═══ Selected text ═══

Desperate to Save Time for Writing, Can a Mere Sign Rescue My Sanity?
Another Writer’s Good Advice Inspires an Old Strategy with a New Purpose

Of course, I click on the title, “Saving 1465 Hours to Write Several Books a Year While Working Full Time.” I’m trying to write a book proposal. I have a March 31 deadline. That’s only 720 hours from now — less if you subtract time for eating, sleeping, and a few hours of binge TV.
I’m genius at conceiving how-to-NOT-write strategies. Not so good at doing the project I’m supposed to do first. Accordingly, in the last few days, I wrote three articles for Medium instead of working on my proposal.
Decades ago, I churned them out. I didn’t have a full-time job to worry about, but I wrote for a living. Several years in a row, I managed to produce two books and countless print pieces. I spent hours at my desk, interrupted only by the ring of my landline, a growling stomach, or a dog’s head on my knee.
Now, everything interrupts me, and I feel the tug of time.
I Didn’t See This Coming, Did You?
Who knew that harnessing time would someday become so challenging?
In 1977, when Marie Winn blew the lid off television, dubbing it “the plug-in drug,” my kids were 8 and 5. I feared for their minds — a concern that now seems quaint by comparison.
When the Internet was young, and email was newish, I was intrigued. Familiar words now meant something else. I loved that I could “search” online and “chat” with far-away acquaintances. My gerbil brain was in heaven.
By the mid-2000s, I was researching and writing about our new “affordances” as sociologist Barry Wellman called them. He and others said this was “only the beginning.”
Still, even as we eased past the Y2K scare, I couldn’t imagine mere mortals strapping on Dick Tracy’s “two-way wrist radio” — no less, billions of us romping through a “metaverse” yet to come.

═══ Records supplied ═══

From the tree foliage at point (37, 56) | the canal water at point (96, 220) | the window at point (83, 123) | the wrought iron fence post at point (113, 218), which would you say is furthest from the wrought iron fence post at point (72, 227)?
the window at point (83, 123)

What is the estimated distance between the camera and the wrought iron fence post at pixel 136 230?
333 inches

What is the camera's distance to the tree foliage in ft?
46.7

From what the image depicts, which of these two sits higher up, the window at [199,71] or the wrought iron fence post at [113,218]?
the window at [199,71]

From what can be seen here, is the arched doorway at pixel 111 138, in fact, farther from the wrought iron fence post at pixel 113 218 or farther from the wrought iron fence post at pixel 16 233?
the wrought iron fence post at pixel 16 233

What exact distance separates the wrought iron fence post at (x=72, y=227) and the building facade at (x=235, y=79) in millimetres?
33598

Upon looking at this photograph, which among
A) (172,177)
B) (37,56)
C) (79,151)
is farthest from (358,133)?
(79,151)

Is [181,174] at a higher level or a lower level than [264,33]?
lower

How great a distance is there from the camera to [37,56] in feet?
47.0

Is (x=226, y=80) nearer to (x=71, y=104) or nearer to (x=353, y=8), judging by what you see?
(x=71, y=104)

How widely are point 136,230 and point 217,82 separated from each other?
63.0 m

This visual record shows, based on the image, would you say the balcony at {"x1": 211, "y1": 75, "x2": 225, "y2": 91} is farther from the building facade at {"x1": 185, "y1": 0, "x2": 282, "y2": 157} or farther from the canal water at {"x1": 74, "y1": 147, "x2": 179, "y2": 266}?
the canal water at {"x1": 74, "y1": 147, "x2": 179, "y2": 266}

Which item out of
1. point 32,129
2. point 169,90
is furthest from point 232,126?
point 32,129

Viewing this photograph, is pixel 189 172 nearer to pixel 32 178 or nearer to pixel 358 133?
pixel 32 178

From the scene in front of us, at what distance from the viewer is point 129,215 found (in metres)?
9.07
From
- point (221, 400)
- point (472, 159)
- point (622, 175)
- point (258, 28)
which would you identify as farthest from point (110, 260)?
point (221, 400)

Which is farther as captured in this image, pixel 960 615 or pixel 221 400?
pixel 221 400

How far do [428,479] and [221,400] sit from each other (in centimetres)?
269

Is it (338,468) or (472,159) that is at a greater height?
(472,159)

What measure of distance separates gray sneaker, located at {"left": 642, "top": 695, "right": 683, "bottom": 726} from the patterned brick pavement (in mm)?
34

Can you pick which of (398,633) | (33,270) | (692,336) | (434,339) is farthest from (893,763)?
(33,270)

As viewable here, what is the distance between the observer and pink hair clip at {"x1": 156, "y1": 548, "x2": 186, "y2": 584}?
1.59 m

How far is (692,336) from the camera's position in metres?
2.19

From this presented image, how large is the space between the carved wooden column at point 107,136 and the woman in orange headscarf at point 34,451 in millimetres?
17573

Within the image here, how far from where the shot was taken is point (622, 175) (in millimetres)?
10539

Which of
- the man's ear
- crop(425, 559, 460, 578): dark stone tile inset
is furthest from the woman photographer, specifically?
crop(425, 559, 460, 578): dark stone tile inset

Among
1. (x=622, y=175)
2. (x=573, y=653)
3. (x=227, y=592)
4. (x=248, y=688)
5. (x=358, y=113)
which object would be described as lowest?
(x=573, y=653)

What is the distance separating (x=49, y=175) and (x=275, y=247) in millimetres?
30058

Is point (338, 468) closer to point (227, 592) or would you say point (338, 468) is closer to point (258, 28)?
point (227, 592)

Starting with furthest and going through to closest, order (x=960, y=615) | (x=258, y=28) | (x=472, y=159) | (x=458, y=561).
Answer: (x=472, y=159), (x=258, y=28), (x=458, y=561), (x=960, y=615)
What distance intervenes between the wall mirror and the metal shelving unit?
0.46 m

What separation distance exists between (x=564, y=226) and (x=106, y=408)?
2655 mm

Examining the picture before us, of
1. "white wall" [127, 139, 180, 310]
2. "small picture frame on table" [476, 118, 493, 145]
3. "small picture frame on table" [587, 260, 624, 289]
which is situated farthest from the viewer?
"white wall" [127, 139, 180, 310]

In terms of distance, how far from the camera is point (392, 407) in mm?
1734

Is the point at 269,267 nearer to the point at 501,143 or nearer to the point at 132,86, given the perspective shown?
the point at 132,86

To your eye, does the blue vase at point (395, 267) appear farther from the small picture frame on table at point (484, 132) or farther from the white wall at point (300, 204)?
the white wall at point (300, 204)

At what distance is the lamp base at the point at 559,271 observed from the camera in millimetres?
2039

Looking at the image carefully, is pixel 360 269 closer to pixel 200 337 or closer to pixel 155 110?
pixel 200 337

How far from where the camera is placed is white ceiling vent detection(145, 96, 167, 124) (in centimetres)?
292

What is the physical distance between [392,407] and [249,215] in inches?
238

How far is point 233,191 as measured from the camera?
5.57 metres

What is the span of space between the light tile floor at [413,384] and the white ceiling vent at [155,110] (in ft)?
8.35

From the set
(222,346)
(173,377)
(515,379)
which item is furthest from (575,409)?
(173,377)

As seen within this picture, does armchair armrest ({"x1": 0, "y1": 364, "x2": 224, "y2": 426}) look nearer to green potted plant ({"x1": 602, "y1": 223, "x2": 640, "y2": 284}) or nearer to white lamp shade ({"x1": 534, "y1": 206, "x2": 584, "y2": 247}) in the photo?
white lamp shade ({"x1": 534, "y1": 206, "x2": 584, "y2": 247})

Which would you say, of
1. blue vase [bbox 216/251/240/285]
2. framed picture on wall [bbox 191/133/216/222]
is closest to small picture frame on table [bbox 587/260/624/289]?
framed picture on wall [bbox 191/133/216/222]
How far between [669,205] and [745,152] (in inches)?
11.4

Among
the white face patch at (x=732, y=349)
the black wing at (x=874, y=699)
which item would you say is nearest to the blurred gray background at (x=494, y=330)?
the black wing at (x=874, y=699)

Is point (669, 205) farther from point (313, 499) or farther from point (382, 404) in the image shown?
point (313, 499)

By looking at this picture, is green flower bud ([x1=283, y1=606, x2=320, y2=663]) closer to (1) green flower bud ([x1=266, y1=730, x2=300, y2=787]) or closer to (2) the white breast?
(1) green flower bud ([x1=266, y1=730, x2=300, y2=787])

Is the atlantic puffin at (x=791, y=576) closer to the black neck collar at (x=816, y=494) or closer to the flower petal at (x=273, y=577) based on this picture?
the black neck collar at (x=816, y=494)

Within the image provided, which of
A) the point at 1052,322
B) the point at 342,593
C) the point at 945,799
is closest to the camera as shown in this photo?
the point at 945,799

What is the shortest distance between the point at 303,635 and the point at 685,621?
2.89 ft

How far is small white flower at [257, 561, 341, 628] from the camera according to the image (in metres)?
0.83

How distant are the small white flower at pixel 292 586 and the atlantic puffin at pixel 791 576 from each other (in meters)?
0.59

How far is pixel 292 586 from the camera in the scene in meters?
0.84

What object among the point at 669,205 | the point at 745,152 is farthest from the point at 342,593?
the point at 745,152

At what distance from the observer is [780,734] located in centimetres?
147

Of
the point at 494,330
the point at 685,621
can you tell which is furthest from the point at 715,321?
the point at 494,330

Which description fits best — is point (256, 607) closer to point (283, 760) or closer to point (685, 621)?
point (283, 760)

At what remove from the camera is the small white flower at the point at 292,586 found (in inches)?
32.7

═══

Required task: Condense the paragraph of the essay on saving time for writing that begins "Of course, I click on the title" into two sentences that keep its main facts. The material that comes after the text is unrelated to it.

Answer to this problem: I click on the title "Saving 1465 Hours to Write Several Books a Year While Working Full Time" because I'm trying to write a book proposal with a March 31 deadline. That deadline is only 720 hours away, and even fewer once eating, sleeping, and a few hours of binge TV are subtracted.